2014 prison census - China: Gulmire Imin
Publisher | Committee to Protect Journalists |
Publication Date | 17 December 2014 |
Cite as | Committee to Protect Journalists, 2014 prison census - China: Gulmire Imin, 17 December 2014, available at: https://www.refworld.org/docid/5498050311.html [accessed 5 June 2023] |
Disclaimer | This is not a UNHCR publication. UNHCR is not responsible for, nor does it necessarily endorse, its content. Any views expressed are solely those of the author or publisher and do not necessarily reflect those of UNHCR, the United Nations or its Member States. |
Gulmire Imin, Freelance | |
---|---|
Medium: | Internet |
Charge: | Anti-State |
Imprisoned: | July 14, 2009 |
Imin was one of several administrators of Uighur-language Web forums who were arrested after the July 2009 riots in Urumqi, in Xinjiang Uighur Autonomous Region. In August 2010, Imin was sentenced to life in prison on charges of separatism, leaking state secrets, and organizing an illegal demonstration, a witness to her trial told the U.S. government-funded broadcaster Radio Free Asia.

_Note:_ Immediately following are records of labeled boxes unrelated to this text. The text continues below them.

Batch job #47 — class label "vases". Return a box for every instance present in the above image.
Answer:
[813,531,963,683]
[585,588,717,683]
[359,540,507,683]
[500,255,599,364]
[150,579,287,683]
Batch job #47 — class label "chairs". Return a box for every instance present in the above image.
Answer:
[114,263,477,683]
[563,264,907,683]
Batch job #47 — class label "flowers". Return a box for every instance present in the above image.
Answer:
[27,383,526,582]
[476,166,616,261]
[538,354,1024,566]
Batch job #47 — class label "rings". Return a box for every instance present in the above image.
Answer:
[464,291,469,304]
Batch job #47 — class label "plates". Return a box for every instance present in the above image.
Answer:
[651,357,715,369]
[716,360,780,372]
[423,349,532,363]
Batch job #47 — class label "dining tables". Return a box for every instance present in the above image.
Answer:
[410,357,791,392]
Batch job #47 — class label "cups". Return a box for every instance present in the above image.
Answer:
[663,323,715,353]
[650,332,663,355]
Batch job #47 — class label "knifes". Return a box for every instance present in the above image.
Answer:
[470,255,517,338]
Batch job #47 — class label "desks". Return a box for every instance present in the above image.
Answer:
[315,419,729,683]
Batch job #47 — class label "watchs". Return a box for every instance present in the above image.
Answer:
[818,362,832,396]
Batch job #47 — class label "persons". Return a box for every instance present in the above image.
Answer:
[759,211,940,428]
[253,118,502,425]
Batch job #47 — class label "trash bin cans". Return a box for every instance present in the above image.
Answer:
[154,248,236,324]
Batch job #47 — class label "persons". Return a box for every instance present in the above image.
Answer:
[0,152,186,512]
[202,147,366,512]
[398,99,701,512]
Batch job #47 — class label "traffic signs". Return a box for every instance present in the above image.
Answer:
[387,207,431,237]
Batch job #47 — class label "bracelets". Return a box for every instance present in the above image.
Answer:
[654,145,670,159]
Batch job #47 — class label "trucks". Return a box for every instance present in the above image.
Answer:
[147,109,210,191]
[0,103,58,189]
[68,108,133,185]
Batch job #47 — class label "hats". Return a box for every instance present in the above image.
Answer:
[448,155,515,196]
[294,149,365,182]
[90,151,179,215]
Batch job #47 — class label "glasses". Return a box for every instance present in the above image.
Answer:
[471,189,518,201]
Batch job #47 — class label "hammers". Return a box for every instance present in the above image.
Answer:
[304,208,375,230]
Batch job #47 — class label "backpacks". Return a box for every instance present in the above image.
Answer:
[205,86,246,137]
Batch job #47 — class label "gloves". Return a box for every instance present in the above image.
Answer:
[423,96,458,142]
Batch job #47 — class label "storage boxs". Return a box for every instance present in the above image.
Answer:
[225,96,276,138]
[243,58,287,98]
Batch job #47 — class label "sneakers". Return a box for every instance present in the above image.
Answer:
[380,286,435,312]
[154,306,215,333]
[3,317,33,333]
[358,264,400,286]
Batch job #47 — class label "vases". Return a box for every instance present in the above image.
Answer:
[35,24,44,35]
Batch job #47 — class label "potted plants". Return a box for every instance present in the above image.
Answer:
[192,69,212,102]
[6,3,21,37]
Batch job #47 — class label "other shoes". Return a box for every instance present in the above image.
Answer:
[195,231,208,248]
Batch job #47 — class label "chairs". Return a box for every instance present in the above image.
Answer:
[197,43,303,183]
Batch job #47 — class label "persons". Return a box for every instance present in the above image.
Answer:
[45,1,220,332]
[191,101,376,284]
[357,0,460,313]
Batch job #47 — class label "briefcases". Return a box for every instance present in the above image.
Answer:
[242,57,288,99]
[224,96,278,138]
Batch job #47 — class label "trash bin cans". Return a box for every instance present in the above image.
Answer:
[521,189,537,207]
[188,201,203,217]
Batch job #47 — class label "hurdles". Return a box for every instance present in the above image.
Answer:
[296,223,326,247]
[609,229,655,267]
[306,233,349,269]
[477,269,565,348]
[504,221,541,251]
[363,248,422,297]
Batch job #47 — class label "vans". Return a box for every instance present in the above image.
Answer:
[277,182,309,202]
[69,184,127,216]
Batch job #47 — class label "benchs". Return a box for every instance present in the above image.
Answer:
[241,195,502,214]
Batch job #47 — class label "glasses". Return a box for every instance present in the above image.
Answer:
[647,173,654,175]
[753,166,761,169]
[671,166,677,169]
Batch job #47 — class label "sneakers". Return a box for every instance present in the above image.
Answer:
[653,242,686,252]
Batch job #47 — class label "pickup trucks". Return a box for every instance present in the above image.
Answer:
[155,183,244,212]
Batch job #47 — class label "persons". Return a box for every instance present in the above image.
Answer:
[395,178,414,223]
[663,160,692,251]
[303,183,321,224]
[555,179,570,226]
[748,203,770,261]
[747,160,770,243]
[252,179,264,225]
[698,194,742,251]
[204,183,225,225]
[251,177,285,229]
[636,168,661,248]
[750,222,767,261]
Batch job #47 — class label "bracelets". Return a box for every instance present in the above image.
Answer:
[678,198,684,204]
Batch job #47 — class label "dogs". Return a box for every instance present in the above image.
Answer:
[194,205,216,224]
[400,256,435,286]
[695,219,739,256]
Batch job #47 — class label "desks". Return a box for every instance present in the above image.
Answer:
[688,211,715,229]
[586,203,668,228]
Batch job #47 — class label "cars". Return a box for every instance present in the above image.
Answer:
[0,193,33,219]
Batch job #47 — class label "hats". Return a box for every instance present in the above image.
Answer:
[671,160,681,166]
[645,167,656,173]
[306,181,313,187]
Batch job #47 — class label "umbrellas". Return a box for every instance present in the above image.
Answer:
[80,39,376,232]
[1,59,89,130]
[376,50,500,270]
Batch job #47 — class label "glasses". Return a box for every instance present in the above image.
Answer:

Imin held a local government post in Urumqi. She also contributed poetry and short stories to the cultural website Salkin, and had been invited to moderate the site in late spring 2009, her husband, Behtiyar Omer, told CPJ. Omer confirmed the date of his wife's initial detention in a broadcast statement given at the Geneva Summit for Human Rights and Democracy in 2011.
Authorities accused Imin of being an organizer of demonstrations on July 5, 2009, and of using the Uighur-language website to distribute information about the event, Radio Free Asia reported. Imin had been critical of the government in her online writings, readers of the website told Radio Free Asia. The website was shut down after the July riots and its contents were deleted.
Imin was also accused of leaking state secrets by phone to her husband, who lives in Norway. Her husband told CPJ that he had called her on July 5, 2009, but only to check that she was safe.
The riots, which began as a protest of the death of Uighur migrant workers in Guangdong province, turned violent and resulted in the deaths of 200 people, according to the official Chinese government count. Chinese authorities shut down the Internet in Xinjiang for months after the riots, and hundreds of protesters were arrested, according to international human rights organizations and local and international media reports.
Imin was being held in the Xinjiang women's prison (Xinjiang No. 2 Prison) in Urumqi, according to the Uighur rights group World Uyghur Congress.